Figure 1.

A common CAR construction. (A): CAR is comprised of antigen-recognition domain (scFv), a hinge domain or spacer (CD28, CD8α, CD7, IgG4, and IgG1), a transmembrane domain (CD28, CD8α, CD7, CD4, CD3z, and OX40), a co-stimulatory domain (CD244, CD28, CD27, OX40, ICOS, and CD137), and a signaling domain (CD3z, DAP10, and DAP12). (B): The process of CAR-T manufacturing from peripheral blood mononuclear cells to genetically modified-T cells and administration.
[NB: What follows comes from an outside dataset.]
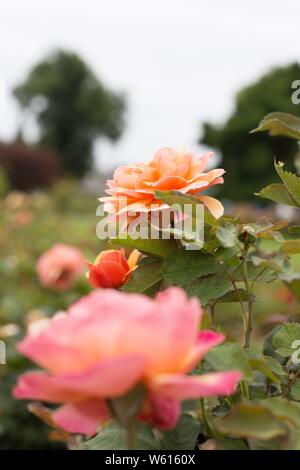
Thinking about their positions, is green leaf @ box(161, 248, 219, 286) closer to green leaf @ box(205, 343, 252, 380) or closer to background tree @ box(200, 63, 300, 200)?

CAR-T therapy starts with accumulating the patient’s white blood cells by leukapheresis. The apheresis products are enriched or deleted for a specific cell subset and then activated by one of following methods, including interleukins (IL-2, IL-7, and IL-15), anti-CD3/CD28 antibody-coated magnetic beads, soluble CD3 antibody, artificial antigen-presenting cells, plate-bound antibodies, and adhesion molecules. The activated T cells are introduced with the CAR transgene through lentiviral or retroviral and non-viral methods (electroporation of naked DNA and plasmid-based transposon/transposase). Afterwards, the engineered-T cells undergo an expansion process in static culture bags or dynamic culture vessels or rotating bioreactors. Eventually, cell numbers are calculated based on the patient’s disease burden, weight, and another formulation. The CAR modified-T cells transfer to either a container for infusion purposes or cryopreserved for storage.